Há 24 anos voto em Bush ou Clinton. Por que deveria votar novamente numa Clinton?, perguntou a eleitora presente ao primeiro debate entre Obama e Hillary.
Estava em disputa a indicação democrata para a Casa Branca. A senadora exibia experiência, segurança e, sobretudo, o apoio dos superdelegados. O voto deles — ex-presidentes, congressistas e caciques do partido — pesa muito mais nas primárias que o dos demais eleitores. Branca, anglo-saxônica e protestante, a ex-primeira-dama representava o continuísmo. Seria mais um presidente americano, só que de saia.
O adversário, desconhecido senador no primeiro mandato, surpreendia na aparência e no discurso. Negro, tinha nome estranho — Barack Hussein Obama. Trazia marcas multirraciais e multiculturais. A mãe, americana branca protestante. O pai, queniano negro muçulmano. O padrasto, indonésio. Ele, elegante, articulado, formado pela respeitada Harvard University, prometia o que a jovem entrevistadora cobrava — mudança.
Dependesse dos cartolas, Obama não teria vez. Mas ele se impôs. Ou melhor: foi imposto. O povo escolhe o candidato. O partido o proclama. Quem quer a indicação, corre atrás. As chances são as mesmas. Ganha quem joga melhor. (Na democracia tupiniquim, o eleitor referenda o pretendente ungido pelos líderes partidários. Não é outra a razão por que gente da ditadura se mantém no poder até hoje.)
“Nós podemos”, insistiu Obama. Negros, brancos, hispânicos, asiáticos, judeus ou muçulmanos acreditaram.
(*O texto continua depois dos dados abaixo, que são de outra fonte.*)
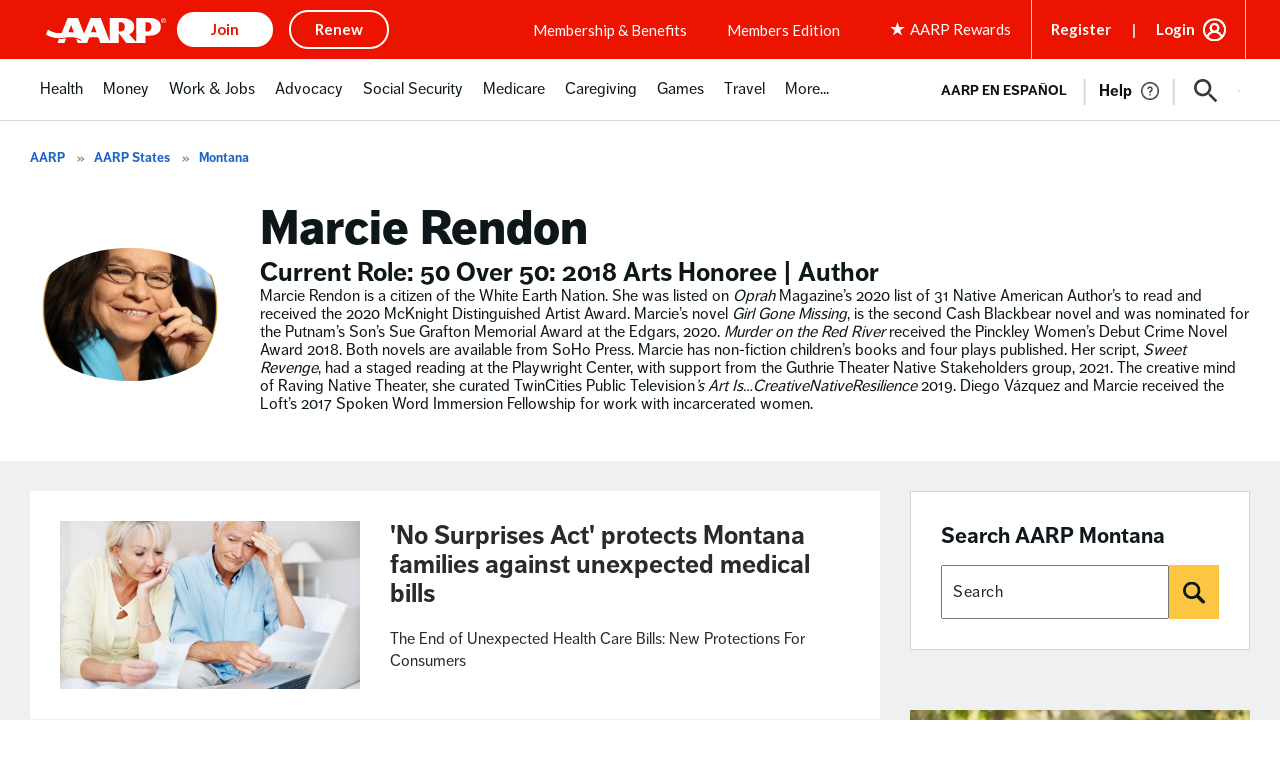

--- FILE ---
content_type: text/html; charset=utf-8
request_url: https://www.google.com/recaptcha/api2/aframe
body_size: 264
content:
<!DOCTYPE HTML><html><head><meta http-equiv="content-type" content="text/html; charset=UTF-8"></head><body><script nonce="lwIuiEezuVB1AubalzCbbw">/** Anti-fraud and anti-abuse applications only. See google.com/recaptcha */ try{var clients={'sodar':'https://pagead2.googlesyndication.com/pagead/sodar?'};window.addEventListener("message",function(a){try{if(a.source===window.parent){var b=JSON.parse(a.data);var c=clients[b['id']];if(c){var d=document.createElement('img');d.src=c+b['params']+'&rc='+(localStorage.getItem("rc::a")?sessionStorage.getItem("rc::b"):"");window.document.body.appendChild(d);sessionStorage.setItem("rc::e",parseInt(sessionStorage.getItem("rc::e")||0)+1);localStorage.setItem("rc::h",'1768795103488');}}}catch(b){}});window.parent.postMessage("_grecaptcha_ready", "*");}catch(b){}</script></body></html>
Ali estava alguém como eles que chegou lá — abriu a porta da esperança e subiu na vida, ideal dos imigrantes que buscaram a América. Era a prova do “nós podemos”. Ao contrário de Bush, que, com a mão na Bíblia, disseminou o preconceito, a intolerância e o ódio, Obama acena com a inclusão, o direito ao sonho, a reconquista do direito de conviver. Ele, no imaginário popular, não é mais um presidente. É o presidente que tornará o país por eles escolhido a terra prometida.